**EXERCISE DIRECTIONS**. Transcribe, word for word, the line containing "What is the linear" and each line following it through the end of the listing below. Omit all other lines.

**INFORMATION SHOWN**.
◇ ◇ ◇ ◇ ◇ ◇ ◇

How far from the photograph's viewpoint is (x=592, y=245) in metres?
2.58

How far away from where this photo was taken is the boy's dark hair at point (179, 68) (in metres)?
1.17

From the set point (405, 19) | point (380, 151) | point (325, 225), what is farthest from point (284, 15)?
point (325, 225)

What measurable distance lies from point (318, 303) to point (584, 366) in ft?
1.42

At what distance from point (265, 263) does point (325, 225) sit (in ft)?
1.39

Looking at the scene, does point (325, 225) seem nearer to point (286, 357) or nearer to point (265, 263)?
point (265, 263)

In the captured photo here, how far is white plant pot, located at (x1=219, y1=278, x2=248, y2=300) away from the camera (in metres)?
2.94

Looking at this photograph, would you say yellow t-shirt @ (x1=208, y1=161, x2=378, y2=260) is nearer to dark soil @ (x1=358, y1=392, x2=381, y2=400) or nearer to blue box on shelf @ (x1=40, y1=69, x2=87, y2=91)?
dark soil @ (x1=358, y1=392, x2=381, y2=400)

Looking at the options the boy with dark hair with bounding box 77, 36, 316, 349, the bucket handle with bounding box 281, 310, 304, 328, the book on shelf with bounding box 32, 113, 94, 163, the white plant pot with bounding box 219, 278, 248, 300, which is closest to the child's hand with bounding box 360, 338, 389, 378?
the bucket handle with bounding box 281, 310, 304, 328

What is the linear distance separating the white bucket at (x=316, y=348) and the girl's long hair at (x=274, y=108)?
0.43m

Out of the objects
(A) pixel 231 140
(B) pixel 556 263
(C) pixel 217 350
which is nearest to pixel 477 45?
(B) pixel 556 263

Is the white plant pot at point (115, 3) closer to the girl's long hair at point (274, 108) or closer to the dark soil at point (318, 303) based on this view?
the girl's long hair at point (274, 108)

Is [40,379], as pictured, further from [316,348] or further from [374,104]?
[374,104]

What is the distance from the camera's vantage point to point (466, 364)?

◇ ◇ ◇ ◇ ◇ ◇ ◇

**SOLUTION**.
What is the linear distance separating the white bucket at (x=316, y=348) and the girl's long hair at (x=274, y=108)?
0.43m

Out of the objects
(A) pixel 231 140
(B) pixel 556 263
(C) pixel 217 350
which is nearest to pixel 477 45?
(B) pixel 556 263

Is the white plant pot at point (115, 3) closer to the girl's long hair at point (274, 108) or closer to the dark soil at point (318, 303) based on this view?
the girl's long hair at point (274, 108)

Is [40,379], as pictured, further from [316,348] or further from [374,104]?
[374,104]

What is the distance from the camera's vantage point to point (466, 364)?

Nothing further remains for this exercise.